## EXERCISE PASSAGE
——————

# 1939 Arrow on Facebook



## Beads (Jan 4, 2018)

https://www.facebook.com/groups/1687042898182868/

Not mine and he is not into shipping or it would be on its way (


----------



## Beads (Jan 4, 2018)

PM me if you would like his number if he is OK for me to pass it on.


----------



## island schwinn (Jan 4, 2018)

Probably should ask before posting his info here.a face book group requires members be added and therefore a tiny bit more private.


----------



## fordmike65 (Jan 4, 2018)




----------



## Beads (Jan 4, 2018)

island schwinn said:


> Probably should ask before posting his info here.a face book group requires members be added and therefore a tiny bit more private.




You are correct....my bad. I was just trying to help out a CABE member if interested speed up the process. I will remove if possible.


----------



## ZE52414 (Jan 4, 2018)

@Junkman Bob


----------



## Beads (Jan 5, 2018)

Now on Ebay

https://www.ebay.com/itm/1939-Shelb...757480?hash=item3afcc33fe8:g:cW0AAOSw4HNaT6~l


----------



## detroitbike (Jan 5, 2018)

Now that's what you call Patina !


----------



## spomalley86 (Jan 5, 2018)

I'd like to know which pedals come with it.....


----------



## Beads (Jan 5, 2018)

spomalley86 said:


> I'd like to know which pedals come with it.....




both sets. He said the originals are in rough shape but are included.

——————

[Collected data]

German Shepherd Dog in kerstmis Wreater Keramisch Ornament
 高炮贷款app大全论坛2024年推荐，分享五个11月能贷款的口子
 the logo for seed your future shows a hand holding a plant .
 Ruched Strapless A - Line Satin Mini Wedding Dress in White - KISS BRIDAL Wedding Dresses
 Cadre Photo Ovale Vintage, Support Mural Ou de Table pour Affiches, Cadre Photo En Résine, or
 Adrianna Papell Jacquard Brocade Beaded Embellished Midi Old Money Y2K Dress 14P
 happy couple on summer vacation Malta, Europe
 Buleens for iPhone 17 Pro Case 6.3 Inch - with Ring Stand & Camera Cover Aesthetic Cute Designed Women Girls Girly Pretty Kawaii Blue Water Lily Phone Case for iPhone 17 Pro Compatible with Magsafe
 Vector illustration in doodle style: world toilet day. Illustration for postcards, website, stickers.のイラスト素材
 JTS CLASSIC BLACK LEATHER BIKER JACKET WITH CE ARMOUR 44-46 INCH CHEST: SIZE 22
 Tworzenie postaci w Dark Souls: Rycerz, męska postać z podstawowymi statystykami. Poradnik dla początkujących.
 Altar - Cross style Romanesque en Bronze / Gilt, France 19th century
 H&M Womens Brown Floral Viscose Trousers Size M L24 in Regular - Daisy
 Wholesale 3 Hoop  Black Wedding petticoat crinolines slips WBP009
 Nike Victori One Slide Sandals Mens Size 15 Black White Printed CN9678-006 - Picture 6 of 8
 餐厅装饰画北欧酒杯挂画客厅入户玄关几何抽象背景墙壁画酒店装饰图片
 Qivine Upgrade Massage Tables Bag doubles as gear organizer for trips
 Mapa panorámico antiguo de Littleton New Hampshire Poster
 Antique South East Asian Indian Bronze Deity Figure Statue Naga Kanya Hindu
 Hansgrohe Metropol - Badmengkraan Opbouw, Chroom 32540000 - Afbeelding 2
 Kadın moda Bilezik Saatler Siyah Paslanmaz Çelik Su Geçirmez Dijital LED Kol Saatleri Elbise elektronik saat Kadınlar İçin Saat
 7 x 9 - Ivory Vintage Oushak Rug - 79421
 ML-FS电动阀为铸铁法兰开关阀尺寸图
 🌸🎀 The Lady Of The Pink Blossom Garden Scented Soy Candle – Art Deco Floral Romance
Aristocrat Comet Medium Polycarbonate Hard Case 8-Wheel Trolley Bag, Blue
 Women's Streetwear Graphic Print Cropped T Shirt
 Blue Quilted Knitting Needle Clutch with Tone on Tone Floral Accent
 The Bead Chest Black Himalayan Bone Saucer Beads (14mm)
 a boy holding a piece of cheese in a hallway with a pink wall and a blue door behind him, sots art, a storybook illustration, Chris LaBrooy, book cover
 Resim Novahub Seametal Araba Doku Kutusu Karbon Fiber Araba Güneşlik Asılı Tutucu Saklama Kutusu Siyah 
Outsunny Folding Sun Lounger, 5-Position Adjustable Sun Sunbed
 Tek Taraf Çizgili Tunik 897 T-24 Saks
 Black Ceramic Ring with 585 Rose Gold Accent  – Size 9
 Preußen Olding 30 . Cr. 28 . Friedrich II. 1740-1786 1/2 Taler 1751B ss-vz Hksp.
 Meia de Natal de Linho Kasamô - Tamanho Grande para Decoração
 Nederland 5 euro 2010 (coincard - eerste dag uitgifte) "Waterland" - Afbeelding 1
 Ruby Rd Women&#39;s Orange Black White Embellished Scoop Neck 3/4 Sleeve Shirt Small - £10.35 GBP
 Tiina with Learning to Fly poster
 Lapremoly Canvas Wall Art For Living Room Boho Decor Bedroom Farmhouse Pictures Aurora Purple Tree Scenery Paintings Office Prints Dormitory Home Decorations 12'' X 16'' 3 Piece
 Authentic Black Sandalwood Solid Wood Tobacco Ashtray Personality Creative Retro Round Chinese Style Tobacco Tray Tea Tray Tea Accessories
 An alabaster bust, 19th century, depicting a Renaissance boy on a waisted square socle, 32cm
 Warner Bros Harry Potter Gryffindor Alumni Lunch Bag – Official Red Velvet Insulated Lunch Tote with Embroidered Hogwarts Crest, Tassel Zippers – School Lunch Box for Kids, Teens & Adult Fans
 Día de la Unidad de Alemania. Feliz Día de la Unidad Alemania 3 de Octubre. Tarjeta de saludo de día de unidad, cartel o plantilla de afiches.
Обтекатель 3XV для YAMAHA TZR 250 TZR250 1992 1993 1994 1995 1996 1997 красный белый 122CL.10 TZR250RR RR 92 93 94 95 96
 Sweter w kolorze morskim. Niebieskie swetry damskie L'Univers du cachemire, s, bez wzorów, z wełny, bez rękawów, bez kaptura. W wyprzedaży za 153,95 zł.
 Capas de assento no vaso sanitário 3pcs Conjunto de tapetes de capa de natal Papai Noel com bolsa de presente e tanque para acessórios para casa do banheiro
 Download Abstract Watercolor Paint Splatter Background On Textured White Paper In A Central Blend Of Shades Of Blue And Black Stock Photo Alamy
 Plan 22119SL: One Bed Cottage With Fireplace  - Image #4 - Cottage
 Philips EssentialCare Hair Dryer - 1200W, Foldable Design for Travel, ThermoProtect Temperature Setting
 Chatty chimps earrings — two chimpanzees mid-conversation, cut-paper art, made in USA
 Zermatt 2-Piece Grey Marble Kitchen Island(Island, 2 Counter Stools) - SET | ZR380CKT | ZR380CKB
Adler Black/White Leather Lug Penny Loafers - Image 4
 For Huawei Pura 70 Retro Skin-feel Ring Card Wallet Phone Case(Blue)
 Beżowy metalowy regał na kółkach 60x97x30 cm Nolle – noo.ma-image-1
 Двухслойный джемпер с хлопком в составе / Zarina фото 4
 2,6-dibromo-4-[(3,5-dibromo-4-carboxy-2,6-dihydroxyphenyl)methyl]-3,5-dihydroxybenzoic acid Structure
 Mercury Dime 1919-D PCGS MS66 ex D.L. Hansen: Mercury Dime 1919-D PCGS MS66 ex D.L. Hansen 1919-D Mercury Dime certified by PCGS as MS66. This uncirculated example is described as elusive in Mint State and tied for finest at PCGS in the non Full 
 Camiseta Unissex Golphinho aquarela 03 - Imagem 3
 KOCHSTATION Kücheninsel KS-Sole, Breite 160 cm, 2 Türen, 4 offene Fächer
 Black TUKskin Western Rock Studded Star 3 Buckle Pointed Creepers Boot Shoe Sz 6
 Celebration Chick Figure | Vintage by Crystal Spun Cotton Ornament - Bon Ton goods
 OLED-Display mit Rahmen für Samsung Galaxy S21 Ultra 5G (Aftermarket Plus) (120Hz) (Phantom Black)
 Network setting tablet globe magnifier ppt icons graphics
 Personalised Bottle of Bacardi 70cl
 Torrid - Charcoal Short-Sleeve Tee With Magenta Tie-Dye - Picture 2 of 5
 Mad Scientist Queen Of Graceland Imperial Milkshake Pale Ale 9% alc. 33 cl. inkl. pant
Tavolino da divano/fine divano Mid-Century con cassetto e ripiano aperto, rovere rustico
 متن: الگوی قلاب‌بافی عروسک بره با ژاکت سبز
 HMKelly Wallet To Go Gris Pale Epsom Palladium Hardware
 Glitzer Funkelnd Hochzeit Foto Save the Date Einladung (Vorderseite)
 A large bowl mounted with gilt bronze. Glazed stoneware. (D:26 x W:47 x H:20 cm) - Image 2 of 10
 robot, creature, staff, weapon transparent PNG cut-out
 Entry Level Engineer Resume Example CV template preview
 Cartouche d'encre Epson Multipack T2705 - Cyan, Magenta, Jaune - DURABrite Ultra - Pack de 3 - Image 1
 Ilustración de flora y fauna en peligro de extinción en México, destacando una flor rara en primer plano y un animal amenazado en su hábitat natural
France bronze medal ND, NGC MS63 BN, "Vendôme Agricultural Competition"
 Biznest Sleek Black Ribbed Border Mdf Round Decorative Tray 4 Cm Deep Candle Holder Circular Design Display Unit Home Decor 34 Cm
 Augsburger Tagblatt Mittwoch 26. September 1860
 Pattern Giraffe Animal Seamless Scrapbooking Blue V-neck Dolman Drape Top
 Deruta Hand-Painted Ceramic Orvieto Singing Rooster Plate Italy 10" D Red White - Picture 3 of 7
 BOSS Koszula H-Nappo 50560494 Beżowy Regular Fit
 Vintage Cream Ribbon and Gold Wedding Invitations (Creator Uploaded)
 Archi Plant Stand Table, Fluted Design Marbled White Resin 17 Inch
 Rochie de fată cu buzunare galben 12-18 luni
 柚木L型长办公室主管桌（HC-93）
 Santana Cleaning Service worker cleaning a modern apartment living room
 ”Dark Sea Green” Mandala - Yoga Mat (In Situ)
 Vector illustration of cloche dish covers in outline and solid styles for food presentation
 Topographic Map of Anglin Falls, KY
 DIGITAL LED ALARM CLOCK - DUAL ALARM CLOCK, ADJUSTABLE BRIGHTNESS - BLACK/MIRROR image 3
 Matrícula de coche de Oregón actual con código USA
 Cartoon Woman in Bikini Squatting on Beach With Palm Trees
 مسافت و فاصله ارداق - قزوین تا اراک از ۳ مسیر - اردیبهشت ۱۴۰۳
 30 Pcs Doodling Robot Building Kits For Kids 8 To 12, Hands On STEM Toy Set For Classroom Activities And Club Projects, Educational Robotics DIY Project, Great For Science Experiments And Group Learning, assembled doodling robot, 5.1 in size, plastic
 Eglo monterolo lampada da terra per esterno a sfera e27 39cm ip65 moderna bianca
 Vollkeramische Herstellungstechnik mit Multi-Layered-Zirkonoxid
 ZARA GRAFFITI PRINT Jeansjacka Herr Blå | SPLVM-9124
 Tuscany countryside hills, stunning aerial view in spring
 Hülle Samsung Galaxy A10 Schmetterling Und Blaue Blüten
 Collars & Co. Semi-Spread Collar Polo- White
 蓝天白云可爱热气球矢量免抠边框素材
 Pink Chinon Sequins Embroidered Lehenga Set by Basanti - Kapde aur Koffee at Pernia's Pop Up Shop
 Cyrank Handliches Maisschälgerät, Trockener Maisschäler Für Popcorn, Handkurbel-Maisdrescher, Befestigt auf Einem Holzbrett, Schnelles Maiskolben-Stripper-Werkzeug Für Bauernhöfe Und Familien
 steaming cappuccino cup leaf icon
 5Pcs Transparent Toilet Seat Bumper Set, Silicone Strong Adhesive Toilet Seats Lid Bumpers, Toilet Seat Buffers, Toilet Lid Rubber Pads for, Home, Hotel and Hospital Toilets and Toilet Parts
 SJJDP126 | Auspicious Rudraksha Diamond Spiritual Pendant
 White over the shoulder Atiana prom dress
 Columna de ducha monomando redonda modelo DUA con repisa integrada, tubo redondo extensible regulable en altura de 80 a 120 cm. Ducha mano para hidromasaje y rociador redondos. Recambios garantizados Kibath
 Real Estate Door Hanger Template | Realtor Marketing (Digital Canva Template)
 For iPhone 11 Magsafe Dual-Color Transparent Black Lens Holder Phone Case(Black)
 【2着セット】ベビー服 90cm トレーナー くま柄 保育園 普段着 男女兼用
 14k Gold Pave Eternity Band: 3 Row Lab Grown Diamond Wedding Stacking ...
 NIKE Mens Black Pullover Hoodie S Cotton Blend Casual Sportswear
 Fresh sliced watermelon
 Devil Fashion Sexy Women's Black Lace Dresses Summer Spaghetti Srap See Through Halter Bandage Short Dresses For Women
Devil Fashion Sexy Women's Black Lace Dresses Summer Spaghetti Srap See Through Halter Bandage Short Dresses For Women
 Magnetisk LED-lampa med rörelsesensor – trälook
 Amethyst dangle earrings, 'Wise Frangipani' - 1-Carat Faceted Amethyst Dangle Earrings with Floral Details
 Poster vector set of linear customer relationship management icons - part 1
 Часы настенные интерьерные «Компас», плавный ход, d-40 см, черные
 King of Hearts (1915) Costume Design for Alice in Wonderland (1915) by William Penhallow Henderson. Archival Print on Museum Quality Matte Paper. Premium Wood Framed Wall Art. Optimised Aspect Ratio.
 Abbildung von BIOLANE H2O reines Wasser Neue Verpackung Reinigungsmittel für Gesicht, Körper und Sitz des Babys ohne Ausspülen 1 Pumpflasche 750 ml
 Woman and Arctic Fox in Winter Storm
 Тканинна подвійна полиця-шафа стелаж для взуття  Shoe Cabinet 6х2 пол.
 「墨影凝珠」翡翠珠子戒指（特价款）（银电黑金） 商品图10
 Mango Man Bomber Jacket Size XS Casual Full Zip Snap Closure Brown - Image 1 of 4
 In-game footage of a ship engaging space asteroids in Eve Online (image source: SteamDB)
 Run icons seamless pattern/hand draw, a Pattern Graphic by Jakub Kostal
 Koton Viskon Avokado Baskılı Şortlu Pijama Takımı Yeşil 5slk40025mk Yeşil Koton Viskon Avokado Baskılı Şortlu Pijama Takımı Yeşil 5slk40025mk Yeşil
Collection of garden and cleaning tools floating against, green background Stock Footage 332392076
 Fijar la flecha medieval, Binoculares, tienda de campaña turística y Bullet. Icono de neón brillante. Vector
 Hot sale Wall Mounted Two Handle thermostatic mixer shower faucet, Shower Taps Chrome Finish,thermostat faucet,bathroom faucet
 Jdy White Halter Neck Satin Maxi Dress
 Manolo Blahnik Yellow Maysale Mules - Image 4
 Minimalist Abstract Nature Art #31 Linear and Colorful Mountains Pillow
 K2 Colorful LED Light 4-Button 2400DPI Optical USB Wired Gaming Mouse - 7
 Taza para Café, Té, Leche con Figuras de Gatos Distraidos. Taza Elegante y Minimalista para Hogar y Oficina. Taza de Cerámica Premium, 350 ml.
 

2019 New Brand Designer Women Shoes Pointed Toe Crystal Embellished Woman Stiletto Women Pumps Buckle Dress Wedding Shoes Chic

——————

## QUESTIONS TO ANSWER
**1)** Extract the passage of the forum thread about the 1939 Arrow that begins at the words "Not mine and" and stops after "pass it on.".
**2)** In the forum thread about the 1939 Arrow, which pedals does the seller include with the bike?

## RESPONSES BY TASK
**1)**
Not mine and he is not into shipping or it would be on its way (


----------



## Beads (Jan 4, 2018)

PM me if you would like his number if he is OK for me to pass it on.

**2)** Both sets; the originals are included even though they are in rough shape.